“I am writing to you about it, and giving you the little outline because you are of course closely associated with the profession, and because I would like to have your opinion as to what could be done, and how to go about it. My interest in the matter is partly because of Cooperstown, and partly because of my great interest in baseball since childhood.”
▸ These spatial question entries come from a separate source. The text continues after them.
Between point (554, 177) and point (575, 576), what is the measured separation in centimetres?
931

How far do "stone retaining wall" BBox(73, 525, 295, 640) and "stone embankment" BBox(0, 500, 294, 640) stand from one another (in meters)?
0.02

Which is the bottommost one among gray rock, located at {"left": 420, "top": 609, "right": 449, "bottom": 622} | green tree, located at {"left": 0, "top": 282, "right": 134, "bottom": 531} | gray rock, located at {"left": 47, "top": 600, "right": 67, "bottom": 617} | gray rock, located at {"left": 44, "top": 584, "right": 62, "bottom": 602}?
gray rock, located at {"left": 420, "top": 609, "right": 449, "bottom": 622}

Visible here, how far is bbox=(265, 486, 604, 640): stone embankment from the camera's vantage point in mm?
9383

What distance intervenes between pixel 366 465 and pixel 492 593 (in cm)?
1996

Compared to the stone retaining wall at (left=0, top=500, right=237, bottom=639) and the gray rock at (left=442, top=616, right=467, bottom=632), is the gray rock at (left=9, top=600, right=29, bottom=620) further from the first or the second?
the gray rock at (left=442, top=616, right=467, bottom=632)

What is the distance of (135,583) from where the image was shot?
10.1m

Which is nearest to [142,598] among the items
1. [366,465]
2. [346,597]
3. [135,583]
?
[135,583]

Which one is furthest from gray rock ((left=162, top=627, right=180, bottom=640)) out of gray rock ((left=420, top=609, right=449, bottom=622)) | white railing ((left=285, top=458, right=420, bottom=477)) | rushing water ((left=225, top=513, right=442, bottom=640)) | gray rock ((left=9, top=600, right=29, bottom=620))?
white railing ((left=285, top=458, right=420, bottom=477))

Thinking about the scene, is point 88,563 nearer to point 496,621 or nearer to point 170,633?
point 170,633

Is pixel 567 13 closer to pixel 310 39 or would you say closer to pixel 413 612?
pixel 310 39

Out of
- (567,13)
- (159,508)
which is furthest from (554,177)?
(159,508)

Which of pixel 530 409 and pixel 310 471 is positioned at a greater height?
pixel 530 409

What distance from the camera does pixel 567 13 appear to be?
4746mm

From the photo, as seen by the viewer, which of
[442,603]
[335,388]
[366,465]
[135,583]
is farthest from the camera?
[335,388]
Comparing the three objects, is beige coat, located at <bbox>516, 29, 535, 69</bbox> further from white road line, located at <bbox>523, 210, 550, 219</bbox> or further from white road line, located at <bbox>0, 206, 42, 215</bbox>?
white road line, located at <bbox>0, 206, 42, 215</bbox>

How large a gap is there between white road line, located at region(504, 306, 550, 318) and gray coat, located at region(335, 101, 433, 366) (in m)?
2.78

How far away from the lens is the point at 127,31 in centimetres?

In Brown’s quick response, dated July 26, he says:
“The plan that you have in mind for getting official recognition for Cooperstown as the birthplace of baseball sounds very interesting … I will try to get in touch with some people who may be influential in the right direction.”
The papers show that Thayer passed along Smith’s original letter to A.G. Spalding & Bros. Chairman Julian W. Curtiss, who soon forwarded it to National League President John Heydler.
On National League letterhead dated July 30, Heydler responds to Smith’s pleas via a letter to Curtiss.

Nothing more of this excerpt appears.